◆ TASK SET:
**a.** Sum up the mailing-list message in two sentences.
**b.** Gather every line of the records that contains the word "further".

[<prev] [next>] [<thread-prev] [day] [month] [year] [list]
Message-ID: <CA+FuTSfxNV9yFFTGstPd-7T22yR+r6TBec3MfLj10L0yZi95jg@mail.gmail.com>
Date: Mon, 22 Apr 2013 11:28:53 -0400
From: Willem de Bruijn <willemb@...gle.com>
To: Daniel Borkmann <dborkman@...hat.com>
Cc: Michael Kerrisk-manpages <mtk.manpages@...il.com>,
linux-man@...r.kernel.org, netdev@...r.kernel.org,
David Miller <davem@...emloft.net>,
Patrick McHardy <kaber@...sh.net>, scott.a.mcmillan@...el.com,
johann.baudy@...-log.net, herbert@...dor.hengli.com.au
Subject: Re: [PATCH] man: packet.7: document fanout, ring and auxiliary options
On Sun, Apr 21, 2013 at 6:53 AM, Daniel Borkmann <dborkman@...hat.com> wrote:
> On 03/29/2013 02:29 PM, Willem de Bruijn wrote:
>>
>> The packet socket manual page does not list all socket options.
>
>
> I guess this is version 2 of the patch, right?
>
>
>> This patch adds descriptions of the common packet socket options
>> PACKET_AUXDATA, PACKET_FANOUT, PACKET_RX_RING, PACKET_STATISTICS,
>> PACKET_TX_RING
>>
>> and the ring-specific options
>> PACKET_LOSS, PACKET_RESERVE, PACKET_TIMESTAMP, PACKET_VERSION
>>
>> It does not yet add descriptions for
>> PACKET_COPY_THRESH, PACKET_HDRLEN, PACKET_ORIGDEV,
>> PACKET_TX_HAS_OFF, PACKET_TX_TIMESTAMP, PACKET_VNET_HDR
>>
>> It tries to balance being informative with exposing kernel detail
>> that is unlikely to be used by most readers or that may change
>> frequently. For implementation details, the manpage points to the
>> documentation in kernel Documentation/networking. Let me know if
>> options should be added or removed.

◆ MATERIAL SHOWN:
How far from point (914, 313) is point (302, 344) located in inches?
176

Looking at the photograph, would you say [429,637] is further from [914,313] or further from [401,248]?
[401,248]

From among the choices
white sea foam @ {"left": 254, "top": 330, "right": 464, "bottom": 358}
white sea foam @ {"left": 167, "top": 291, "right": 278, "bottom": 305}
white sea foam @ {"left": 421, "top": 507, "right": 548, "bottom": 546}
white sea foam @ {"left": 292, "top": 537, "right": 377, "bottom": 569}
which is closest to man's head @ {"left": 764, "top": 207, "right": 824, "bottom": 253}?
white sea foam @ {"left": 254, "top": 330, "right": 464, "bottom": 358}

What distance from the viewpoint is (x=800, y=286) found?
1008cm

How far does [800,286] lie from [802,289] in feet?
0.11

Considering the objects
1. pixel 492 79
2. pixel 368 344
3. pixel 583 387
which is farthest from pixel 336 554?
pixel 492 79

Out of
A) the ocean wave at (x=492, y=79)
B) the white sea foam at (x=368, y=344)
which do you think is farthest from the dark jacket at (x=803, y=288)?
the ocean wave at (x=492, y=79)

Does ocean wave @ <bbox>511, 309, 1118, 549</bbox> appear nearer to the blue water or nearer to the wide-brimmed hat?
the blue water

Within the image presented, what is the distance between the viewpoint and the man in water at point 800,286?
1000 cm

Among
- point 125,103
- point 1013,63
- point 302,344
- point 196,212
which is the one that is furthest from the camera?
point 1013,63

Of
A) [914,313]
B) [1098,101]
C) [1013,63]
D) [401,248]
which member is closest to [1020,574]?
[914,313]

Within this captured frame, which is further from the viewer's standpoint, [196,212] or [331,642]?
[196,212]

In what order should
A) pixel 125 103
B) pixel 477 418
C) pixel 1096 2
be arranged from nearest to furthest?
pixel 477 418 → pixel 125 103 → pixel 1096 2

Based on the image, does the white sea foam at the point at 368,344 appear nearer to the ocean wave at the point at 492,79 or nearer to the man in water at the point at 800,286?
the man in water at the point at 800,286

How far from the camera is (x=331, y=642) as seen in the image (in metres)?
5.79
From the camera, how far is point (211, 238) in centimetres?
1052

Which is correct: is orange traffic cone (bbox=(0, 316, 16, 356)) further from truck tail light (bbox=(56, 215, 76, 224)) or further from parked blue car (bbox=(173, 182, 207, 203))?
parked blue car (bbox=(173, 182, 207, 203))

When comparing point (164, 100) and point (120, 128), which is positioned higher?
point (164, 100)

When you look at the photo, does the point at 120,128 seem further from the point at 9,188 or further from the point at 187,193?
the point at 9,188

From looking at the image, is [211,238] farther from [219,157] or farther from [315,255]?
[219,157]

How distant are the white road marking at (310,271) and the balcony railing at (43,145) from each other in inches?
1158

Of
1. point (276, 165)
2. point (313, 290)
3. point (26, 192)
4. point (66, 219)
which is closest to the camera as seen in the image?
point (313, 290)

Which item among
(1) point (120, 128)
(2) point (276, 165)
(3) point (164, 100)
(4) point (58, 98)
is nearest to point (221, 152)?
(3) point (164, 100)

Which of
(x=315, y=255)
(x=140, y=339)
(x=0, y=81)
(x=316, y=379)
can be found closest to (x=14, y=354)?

◆ WRITTEN RESPONSES:
**a.** A patch to the packet socket manual page adds descriptions of the common options PACKET_AUXDATA, PACKET_FANOUT, PACKET_RX_RING, PACKET_STATISTICS and PACKET_TX_RING, plus the ring-specific options PACKET_LOSS, PACKET_RESERVE, PACKET_TIMESTAMP and PACKET_VERSION, but does not yet describe several others. It tries to balance being informative against exposing kernel detail that most readers are unlikely to use or that may change frequently, and it points to the kernel Documentation/networking for implementation details.

**b.**
Looking at the photograph, would you say [429,637] is further from [914,313] or further from [401,248]?
Within this captured frame, which is further from the viewer's standpoint, [196,212] or [331,642]?
Which is correct: is orange traffic cone (bbox=(0, 316, 16, 356)) further from truck tail light (bbox=(56, 215, 76, 224)) or further from parked blue car (bbox=(173, 182, 207, 203))?
When you look at the photo, does the point at 120,128 seem further from the point at 9,188 or further from the point at 187,193?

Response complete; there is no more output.